By default, pkgreport.cgi will show as open all bugs that have no
recorded fixed versions. This is more or less the same as its existing
behaviour, and is designed to ensure that bugs don't get lost in obscure
listings off to the side somewhere. If you supply a 'dist' or 'version'
CGI parameter, then it will display the bug as open if the version is
based on one in which the bug was found and not based on one in which it
was fixed. The "based on" part is determined by reading lists of
versions from package changelogs, and using those to build up a picture
of any branches in the package's development.

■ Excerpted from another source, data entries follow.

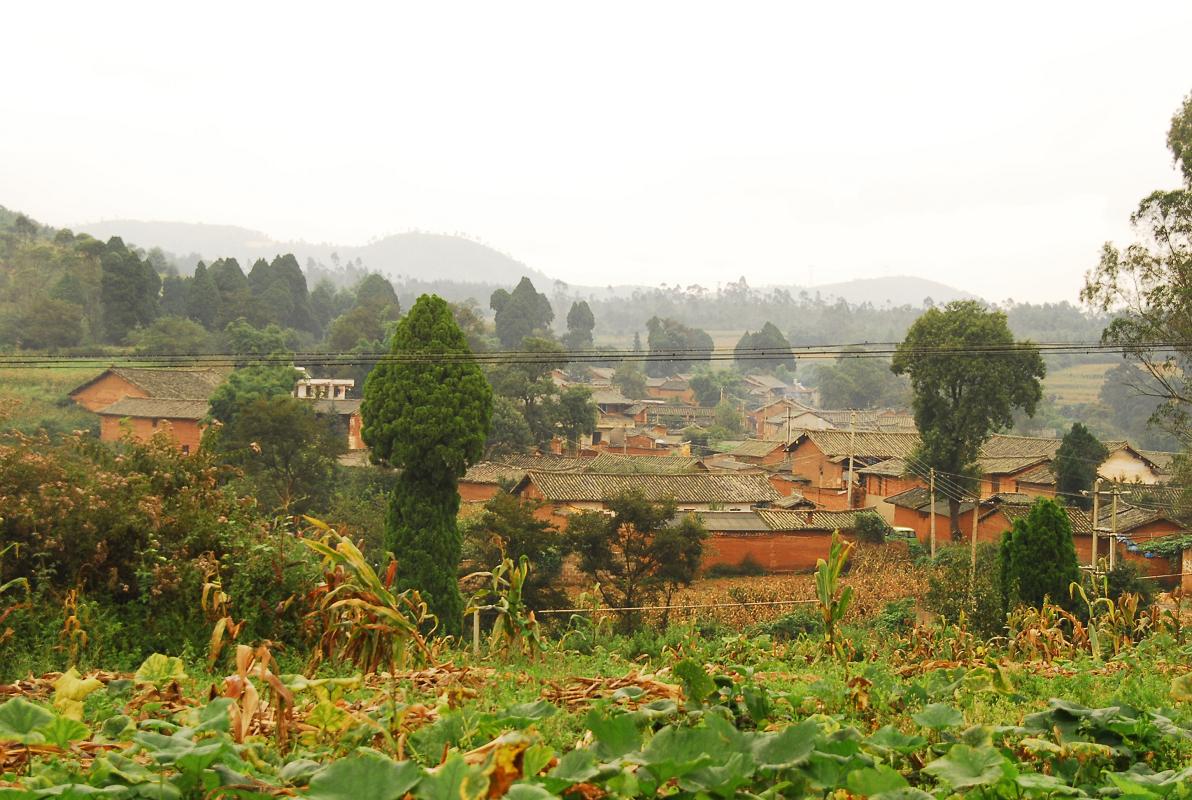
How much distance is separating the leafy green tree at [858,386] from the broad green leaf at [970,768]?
2607 inches

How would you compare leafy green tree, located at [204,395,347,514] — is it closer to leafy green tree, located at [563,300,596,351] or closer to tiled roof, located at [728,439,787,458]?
tiled roof, located at [728,439,787,458]

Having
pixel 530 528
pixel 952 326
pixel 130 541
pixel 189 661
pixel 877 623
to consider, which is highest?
pixel 952 326

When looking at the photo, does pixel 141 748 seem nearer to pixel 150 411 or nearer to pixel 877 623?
pixel 877 623

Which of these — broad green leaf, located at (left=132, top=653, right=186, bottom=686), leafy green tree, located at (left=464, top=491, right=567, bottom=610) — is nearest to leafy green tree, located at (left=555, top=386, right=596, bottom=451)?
leafy green tree, located at (left=464, top=491, right=567, bottom=610)

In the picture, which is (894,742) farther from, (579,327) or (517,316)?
(579,327)

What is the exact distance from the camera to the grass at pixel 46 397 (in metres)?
32.5

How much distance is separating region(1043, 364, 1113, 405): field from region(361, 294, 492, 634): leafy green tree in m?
58.0

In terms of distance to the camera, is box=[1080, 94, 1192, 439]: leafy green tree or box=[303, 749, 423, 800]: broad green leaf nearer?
box=[303, 749, 423, 800]: broad green leaf

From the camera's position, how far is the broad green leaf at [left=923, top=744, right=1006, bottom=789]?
2.13 m

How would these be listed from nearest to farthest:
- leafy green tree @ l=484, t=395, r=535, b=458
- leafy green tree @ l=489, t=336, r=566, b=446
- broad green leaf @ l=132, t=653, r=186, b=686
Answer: broad green leaf @ l=132, t=653, r=186, b=686 → leafy green tree @ l=484, t=395, r=535, b=458 → leafy green tree @ l=489, t=336, r=566, b=446

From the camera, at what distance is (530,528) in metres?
17.8

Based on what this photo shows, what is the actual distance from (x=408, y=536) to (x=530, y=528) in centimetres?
302

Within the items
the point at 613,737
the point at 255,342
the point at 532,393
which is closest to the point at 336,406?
the point at 255,342

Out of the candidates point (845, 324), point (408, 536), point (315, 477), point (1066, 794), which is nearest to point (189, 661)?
A: point (1066, 794)
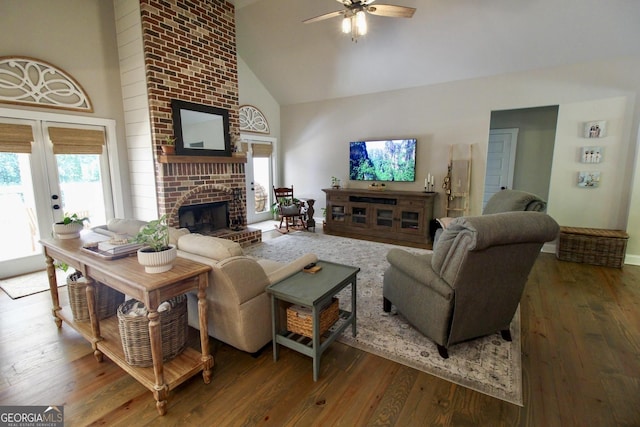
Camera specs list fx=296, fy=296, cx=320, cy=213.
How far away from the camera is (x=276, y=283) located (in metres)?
2.13

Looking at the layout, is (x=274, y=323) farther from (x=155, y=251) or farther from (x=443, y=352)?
(x=443, y=352)

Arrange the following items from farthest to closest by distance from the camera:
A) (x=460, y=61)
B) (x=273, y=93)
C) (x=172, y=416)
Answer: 1. (x=273, y=93)
2. (x=460, y=61)
3. (x=172, y=416)

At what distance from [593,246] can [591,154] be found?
4.27 feet

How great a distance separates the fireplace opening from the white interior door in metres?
4.96

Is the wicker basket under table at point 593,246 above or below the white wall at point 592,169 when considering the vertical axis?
below

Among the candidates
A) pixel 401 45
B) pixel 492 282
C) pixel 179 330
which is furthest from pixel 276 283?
pixel 401 45

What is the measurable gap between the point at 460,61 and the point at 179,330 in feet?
17.2

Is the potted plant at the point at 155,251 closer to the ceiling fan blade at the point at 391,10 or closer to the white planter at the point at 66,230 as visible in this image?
the white planter at the point at 66,230

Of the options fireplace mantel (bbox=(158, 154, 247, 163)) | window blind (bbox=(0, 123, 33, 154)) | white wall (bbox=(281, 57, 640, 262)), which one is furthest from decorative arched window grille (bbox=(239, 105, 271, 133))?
window blind (bbox=(0, 123, 33, 154))

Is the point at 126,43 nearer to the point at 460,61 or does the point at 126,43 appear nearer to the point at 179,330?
the point at 179,330

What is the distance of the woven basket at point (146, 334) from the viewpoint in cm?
183

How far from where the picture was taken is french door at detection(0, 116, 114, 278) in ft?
11.5

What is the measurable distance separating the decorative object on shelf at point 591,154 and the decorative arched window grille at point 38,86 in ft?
22.5

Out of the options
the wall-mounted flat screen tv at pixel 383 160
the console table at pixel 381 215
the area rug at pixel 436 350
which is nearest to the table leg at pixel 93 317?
the area rug at pixel 436 350
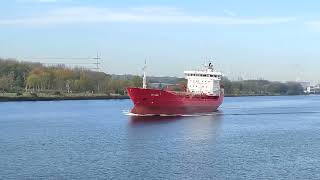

For example, security
updates to stable are usually a branch.

This definition of "based on" has an interesting side-effect, namely
that the "fixed" tag is no longer needed for non-maintainer uploads.
NMUs simply close the bug, and if the next maintainer upload fails to
acknowledge the NMUs by incorporating their changelog entries then the
bugs will magically reopen themselves because the most recent version in
unstable doesn't contain the fix. Thus, it is very important to follow
what's been best practice up to now anyway and incorporate changelog
entries from NMUs. You may also wish to merge in changelog entries from
security updates at the appropriate point in your changelog when you
apply the same fix to unstable.

So, to wheel out some examples, a typical exchange might start off like
this, with a user filing a bug:

  From: reporter@example.com
  To: submit@bugs.debian.org
  Subject: hello says "goodbye"

  Package: hello
  Version: 2.1.1-1


The maintainer notes that this bug also occurred in an earlier version
of hello:

  From: hello@packages.debian.org
  To: control@bugs.debian.org
  Subject: add found version

  found 999999 1.3-16

The maintainer fixes the bug:

  From: hello@packages.debian.org
  To: 999999-done@bugs.debian.org
  Subject: fixed in new version of hello

  Package: hello
  Version: 2.1.1-2

  I have uploaded a new version of hello which fixes your bug. The
  changelog follows.

Now, http://bugs.debian.org/cgi-bin/pkgreport.cgi?pkg=hello&dist=stable
will show the bug, because stable contained 1.3-18; &dist=testing will
show it until such time as 2.1.1-2 is promoted to testing.
&dist=unstable, &version=2.1.1-2, and the default view, however, will

This is a new facility, and you will certainly notice some deficiencies.
Please bear with us as we polish this up, and report problems as bugs
against the bugs.debian.org pseudo-package. In particular, a few obvious
things remain to be done:

  * Bug expiry (archival) is currently disabled, since the system to
    archive bugs based on their distribution tags has not yet been
    written. I don't expect this to take too long to sort out.

  * NMU handling still needs a better user interface, although you can
    ask for bugs in specific versions of individual packages to work
    around this.

Thanks to Anthony Towns for a great deal of discussion and design work,
particularly at Debcamp 3 where we hashed out several details and a good
part of the implementation, and for the changelog-based specification of
"based on" which is crucial to making this all work. Thanks to James
Troup for adding the necessary hooks to katie.